Stored items:
▼▼▼

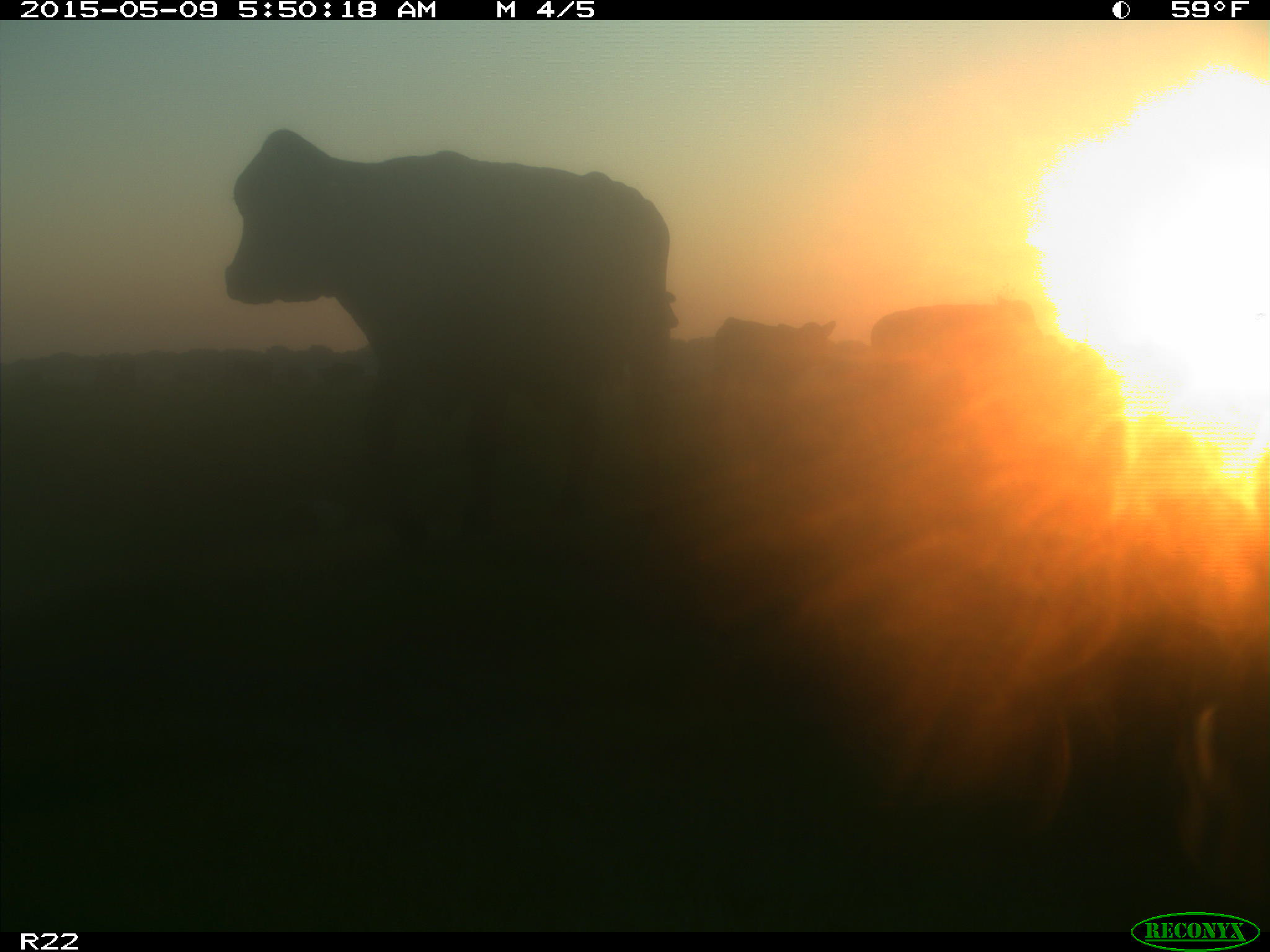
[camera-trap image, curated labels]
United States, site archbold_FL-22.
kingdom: Animalia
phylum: Chordata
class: Mammalia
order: Artiodactyla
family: Bovidae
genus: Bos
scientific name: Bos taurus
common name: domestic cow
Bos taurus (domestic cow).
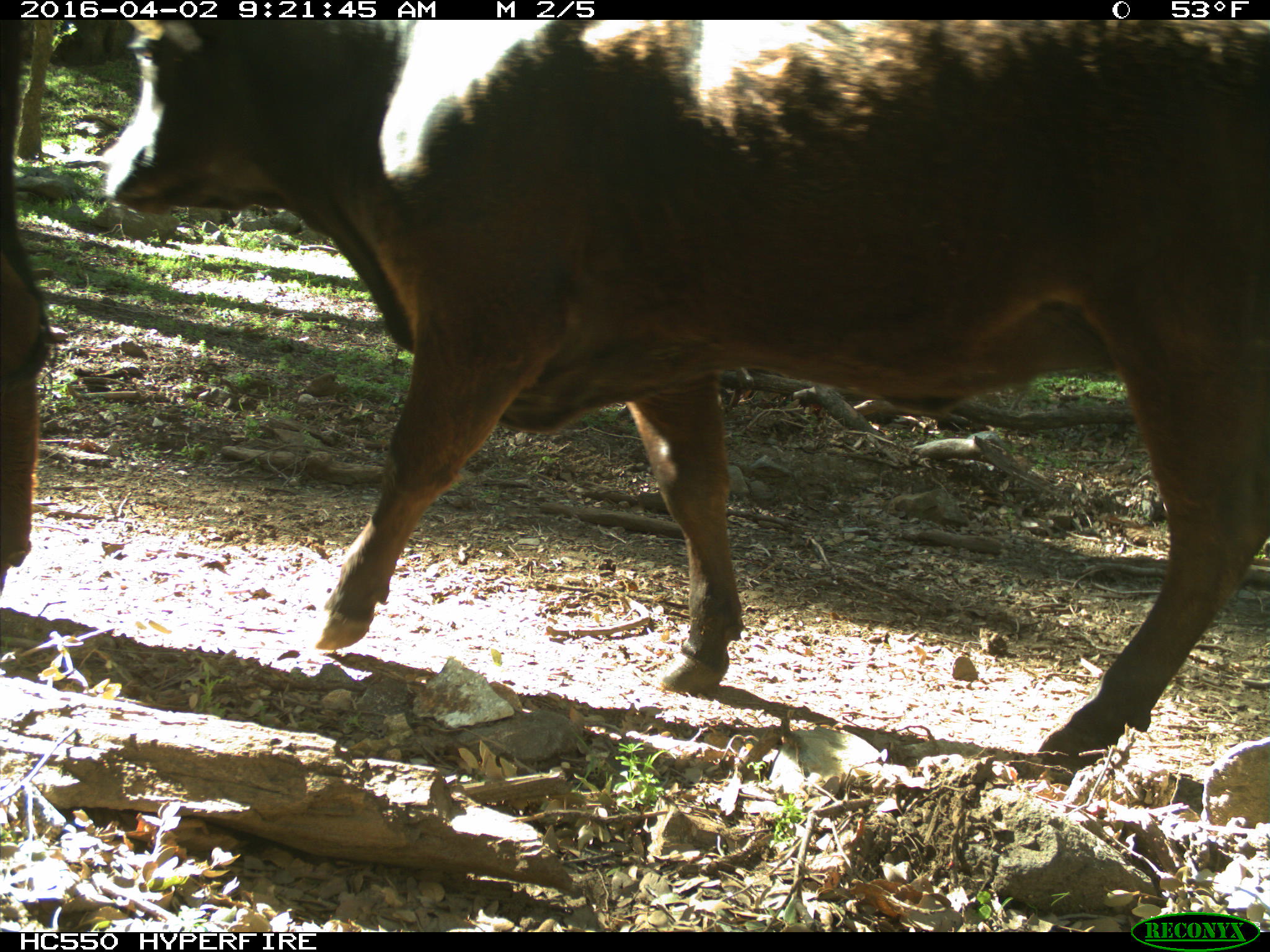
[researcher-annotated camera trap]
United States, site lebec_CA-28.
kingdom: Animalia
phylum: Chordata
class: Mammalia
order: Artiodactyla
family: Bovidae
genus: Bos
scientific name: Bos taurus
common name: domestic cow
Bos taurus (domestic cow).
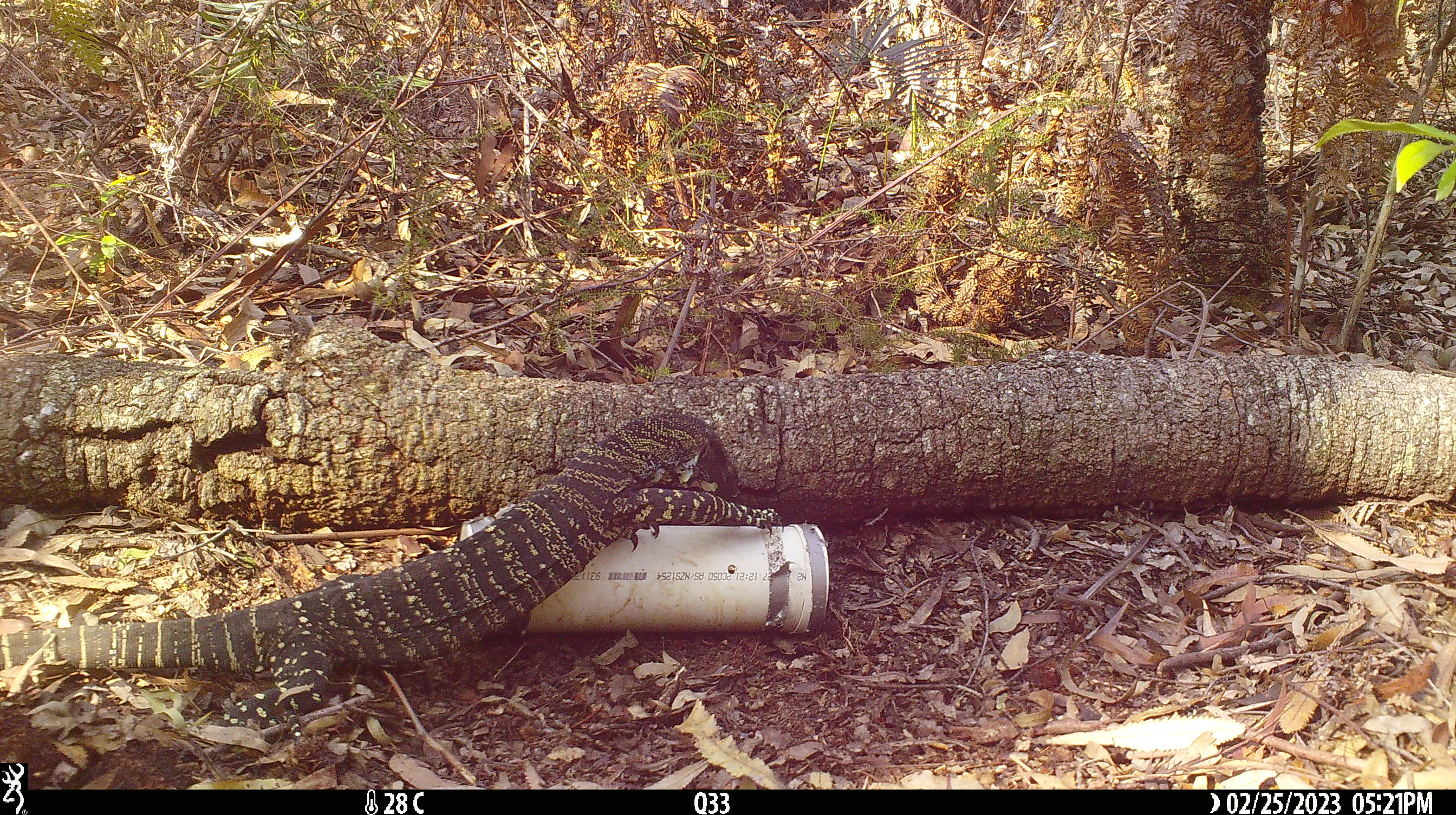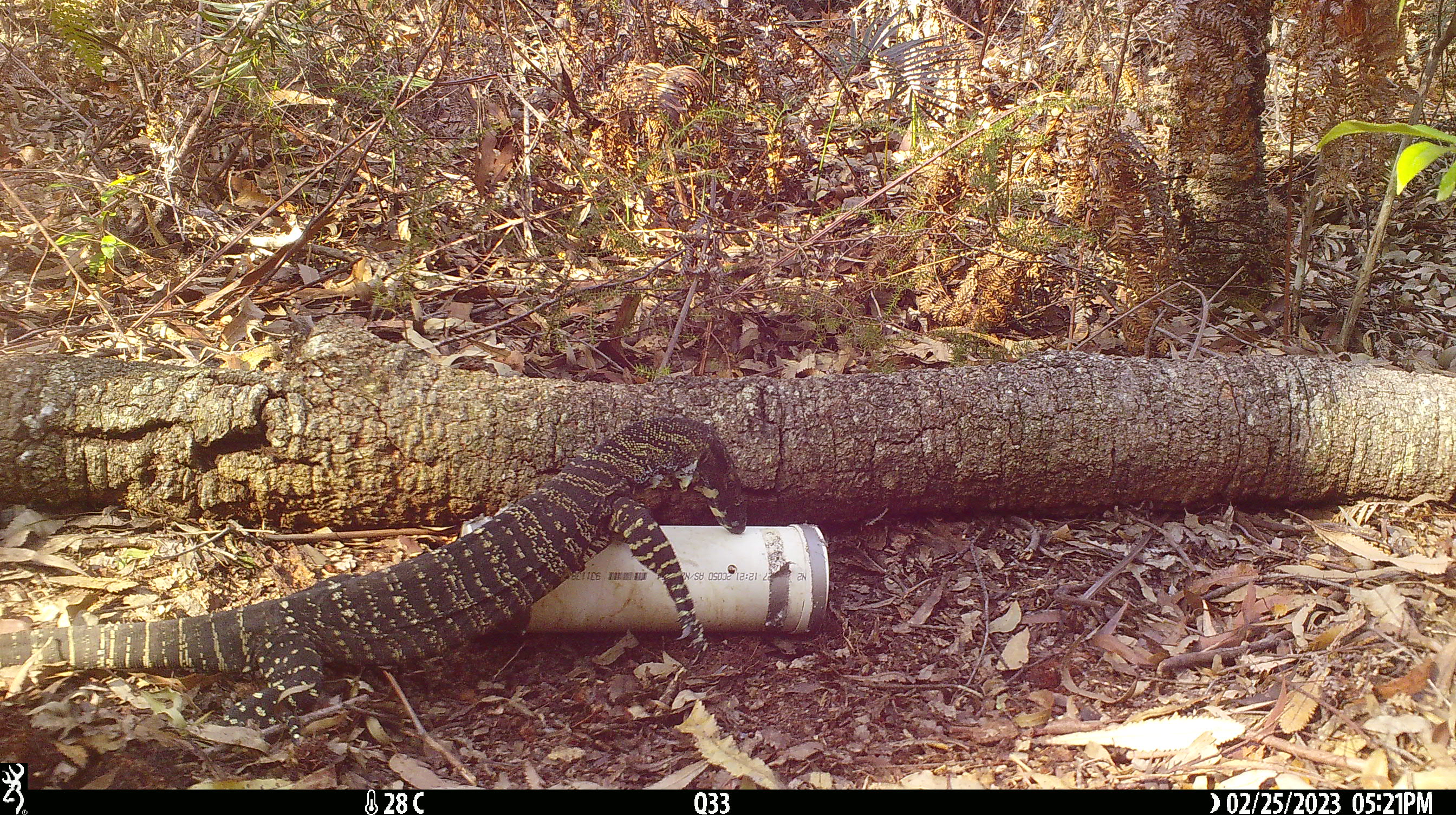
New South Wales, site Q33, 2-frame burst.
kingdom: Animalia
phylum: Chordata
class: Reptilia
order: Squamata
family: Varanidae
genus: Varanus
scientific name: Varanus varius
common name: lace monitor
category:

▲▲▲

_Task details_
Exact copies of the entries above are needed, without their pictures.

_Answer to this task_
[camera-trap image, curated labels]
United States, site archbold_FL-22.
kingdom: Animalia
phylum: Chordata
class: Mammalia
order: Artiodactyla
family: Bovidae
genus: Bos
scientific name: Bos taurus
common name: domestic cow
Bos taurus (domestic cow).
[researcher-annotated camera trap]
United States, site lebec_CA-28.
kingdom: Animalia
phylum: Chordata
class: Mammalia
order: Artiodactyla
family: Bovidae
genus: Bos
scientific name: Bos taurus
common name: domestic cow
Bos taurus (domestic cow).
New South Wales, site Q33, 2-frame burst.
kingdom: Animalia
phylum: Chordata
class: Reptilia
order: Squamata
family: Varanidae
genus: Varanus
scientific name: Varanus varius
common name: lace monitor
category:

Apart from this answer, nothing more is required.